Your task >> Working from the line that contains "Which among the" down to the last line below, repeat each line exactly.

Data shown >>

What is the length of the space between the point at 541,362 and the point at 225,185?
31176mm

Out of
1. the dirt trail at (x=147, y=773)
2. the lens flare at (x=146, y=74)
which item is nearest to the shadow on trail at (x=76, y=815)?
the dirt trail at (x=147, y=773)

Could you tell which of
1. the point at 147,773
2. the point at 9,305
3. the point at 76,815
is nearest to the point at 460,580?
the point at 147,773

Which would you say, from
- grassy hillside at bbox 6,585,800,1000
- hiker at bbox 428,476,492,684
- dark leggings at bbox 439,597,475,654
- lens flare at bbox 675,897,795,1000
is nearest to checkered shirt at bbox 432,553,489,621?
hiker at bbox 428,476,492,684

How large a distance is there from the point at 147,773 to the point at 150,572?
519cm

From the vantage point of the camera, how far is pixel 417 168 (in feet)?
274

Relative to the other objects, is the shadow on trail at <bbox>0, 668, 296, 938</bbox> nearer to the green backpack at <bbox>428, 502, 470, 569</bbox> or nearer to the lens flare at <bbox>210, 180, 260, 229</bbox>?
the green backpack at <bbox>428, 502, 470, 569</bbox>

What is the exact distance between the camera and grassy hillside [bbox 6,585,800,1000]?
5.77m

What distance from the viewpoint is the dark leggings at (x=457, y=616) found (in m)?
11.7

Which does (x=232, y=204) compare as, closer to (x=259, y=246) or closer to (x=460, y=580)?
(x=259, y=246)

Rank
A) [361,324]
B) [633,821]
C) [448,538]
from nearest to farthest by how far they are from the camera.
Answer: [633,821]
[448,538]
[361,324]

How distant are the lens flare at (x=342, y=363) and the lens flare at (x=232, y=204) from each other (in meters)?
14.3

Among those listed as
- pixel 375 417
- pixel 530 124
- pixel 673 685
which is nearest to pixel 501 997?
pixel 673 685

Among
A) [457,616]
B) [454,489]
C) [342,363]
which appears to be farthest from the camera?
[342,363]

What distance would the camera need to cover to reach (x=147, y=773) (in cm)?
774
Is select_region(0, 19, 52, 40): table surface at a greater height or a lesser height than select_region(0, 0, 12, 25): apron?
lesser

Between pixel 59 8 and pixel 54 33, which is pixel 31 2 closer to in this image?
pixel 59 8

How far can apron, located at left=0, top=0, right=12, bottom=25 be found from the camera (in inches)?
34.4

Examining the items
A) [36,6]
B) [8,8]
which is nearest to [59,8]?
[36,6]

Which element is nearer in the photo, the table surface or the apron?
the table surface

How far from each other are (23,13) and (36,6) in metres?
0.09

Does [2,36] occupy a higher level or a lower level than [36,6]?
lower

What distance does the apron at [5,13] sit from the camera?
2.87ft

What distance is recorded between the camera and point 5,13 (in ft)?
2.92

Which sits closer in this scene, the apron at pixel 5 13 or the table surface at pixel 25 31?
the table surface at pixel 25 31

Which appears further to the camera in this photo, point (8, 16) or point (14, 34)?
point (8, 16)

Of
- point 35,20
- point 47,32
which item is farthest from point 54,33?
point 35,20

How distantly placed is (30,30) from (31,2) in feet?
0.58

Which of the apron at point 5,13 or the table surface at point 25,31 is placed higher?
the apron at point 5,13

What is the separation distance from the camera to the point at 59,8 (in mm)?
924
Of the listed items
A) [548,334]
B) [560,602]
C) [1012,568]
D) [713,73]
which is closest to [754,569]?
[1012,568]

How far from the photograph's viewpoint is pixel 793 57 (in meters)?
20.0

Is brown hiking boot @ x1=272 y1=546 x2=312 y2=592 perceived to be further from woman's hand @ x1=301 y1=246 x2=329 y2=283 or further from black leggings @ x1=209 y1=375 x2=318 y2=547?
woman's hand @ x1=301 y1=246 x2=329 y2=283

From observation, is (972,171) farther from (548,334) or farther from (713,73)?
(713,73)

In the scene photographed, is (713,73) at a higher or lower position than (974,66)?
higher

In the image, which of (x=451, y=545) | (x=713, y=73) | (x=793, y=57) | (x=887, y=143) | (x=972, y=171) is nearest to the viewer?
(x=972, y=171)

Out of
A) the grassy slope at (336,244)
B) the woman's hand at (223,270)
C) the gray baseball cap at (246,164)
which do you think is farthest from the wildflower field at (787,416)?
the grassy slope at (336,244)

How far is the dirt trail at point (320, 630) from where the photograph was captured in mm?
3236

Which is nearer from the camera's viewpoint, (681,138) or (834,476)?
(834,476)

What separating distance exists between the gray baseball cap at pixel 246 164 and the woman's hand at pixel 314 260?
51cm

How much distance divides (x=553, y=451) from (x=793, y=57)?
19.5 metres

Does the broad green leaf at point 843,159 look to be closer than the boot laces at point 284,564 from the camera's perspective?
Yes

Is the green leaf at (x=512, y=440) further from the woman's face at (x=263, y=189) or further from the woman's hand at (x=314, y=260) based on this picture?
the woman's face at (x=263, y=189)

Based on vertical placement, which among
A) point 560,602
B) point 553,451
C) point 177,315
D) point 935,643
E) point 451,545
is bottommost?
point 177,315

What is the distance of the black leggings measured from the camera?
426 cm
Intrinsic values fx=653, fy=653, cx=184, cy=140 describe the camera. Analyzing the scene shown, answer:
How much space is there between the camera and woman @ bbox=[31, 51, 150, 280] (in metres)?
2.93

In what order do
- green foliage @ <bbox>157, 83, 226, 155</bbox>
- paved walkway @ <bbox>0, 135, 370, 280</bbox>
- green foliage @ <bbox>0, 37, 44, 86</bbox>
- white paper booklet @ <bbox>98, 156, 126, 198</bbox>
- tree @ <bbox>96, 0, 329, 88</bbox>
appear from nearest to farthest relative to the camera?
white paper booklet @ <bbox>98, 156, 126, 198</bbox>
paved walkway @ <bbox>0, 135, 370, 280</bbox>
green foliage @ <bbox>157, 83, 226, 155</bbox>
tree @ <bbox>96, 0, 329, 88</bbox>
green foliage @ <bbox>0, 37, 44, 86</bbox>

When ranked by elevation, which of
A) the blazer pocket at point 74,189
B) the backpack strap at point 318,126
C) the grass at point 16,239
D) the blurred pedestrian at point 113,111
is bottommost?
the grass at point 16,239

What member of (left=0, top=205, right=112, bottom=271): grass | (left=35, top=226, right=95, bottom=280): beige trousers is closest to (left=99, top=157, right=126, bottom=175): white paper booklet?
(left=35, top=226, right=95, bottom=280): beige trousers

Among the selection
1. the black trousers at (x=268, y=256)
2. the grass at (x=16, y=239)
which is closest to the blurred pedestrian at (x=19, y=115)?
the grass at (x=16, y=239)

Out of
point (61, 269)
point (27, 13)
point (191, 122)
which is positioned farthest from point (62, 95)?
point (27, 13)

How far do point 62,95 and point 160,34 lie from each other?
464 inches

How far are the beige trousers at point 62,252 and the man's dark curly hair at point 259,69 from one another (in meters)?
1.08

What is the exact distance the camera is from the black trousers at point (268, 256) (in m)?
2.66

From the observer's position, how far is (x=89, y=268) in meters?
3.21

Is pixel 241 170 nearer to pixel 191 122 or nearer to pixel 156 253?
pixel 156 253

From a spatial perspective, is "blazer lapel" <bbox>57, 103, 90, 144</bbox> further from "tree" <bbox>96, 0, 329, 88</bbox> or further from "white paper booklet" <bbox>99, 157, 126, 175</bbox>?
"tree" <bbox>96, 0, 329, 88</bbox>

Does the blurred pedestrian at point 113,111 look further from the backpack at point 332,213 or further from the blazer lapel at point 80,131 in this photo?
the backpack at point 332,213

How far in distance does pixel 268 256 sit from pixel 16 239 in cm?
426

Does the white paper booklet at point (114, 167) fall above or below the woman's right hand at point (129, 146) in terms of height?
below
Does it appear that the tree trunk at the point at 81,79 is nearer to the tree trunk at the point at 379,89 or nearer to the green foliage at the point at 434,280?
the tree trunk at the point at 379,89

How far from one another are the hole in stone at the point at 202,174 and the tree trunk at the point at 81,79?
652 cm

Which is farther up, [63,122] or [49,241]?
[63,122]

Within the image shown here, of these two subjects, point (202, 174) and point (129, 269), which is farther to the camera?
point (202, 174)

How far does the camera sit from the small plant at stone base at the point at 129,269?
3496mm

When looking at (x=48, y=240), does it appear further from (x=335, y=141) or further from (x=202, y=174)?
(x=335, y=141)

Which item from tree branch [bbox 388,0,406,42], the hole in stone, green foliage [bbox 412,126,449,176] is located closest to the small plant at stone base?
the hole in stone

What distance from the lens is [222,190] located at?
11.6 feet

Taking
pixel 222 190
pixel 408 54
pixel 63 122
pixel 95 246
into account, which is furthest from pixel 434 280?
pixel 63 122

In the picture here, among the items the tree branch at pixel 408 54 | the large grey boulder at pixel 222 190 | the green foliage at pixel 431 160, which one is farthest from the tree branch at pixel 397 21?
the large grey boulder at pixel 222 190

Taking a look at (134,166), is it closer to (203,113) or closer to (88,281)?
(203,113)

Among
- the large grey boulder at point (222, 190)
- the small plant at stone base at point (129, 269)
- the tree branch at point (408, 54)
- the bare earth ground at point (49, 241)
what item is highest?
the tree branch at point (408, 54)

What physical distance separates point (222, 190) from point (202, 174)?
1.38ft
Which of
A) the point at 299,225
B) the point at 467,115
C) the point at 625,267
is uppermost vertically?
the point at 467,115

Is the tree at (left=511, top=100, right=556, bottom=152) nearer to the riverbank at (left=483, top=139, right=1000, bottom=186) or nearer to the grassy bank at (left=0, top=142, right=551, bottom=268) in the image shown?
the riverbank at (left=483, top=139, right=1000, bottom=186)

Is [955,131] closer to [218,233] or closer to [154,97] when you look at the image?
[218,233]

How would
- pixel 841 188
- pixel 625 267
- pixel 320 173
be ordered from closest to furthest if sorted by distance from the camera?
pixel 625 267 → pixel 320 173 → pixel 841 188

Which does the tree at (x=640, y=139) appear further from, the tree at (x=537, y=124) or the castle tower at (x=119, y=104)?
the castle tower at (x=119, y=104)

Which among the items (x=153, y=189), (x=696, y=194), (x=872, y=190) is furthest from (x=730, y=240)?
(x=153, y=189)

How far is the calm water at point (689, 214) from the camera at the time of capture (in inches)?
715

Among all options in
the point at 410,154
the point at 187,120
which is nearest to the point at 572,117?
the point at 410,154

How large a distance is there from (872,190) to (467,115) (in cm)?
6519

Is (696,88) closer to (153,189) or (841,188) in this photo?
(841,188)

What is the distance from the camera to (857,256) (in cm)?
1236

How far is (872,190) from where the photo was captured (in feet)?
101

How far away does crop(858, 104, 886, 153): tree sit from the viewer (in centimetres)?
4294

Answer to this problem >>
Which among the items (x=153, y=189), (x=696, y=194), (x=872, y=190) is furthest from (x=730, y=240)?
(x=153, y=189)

How far is the calm water at point (689, 214) from the camera at the time of capture (in inches)?
715

Among all options in
the point at 410,154
the point at 187,120
which is nearest to the point at 572,117?
the point at 410,154

How large a distance is there from (872,190) to (467,115) (in cm)?
6519

Is (696,88) closer to (153,189) or (841,188) in this photo?
(841,188)

What is the distance from the camera to (857,256) (in cm)?
1236

How far is (872,190) from where the photo was captured (in feet)?
101

How far away does crop(858, 104, 886, 153): tree sit from the viewer (in centimetres)?
4294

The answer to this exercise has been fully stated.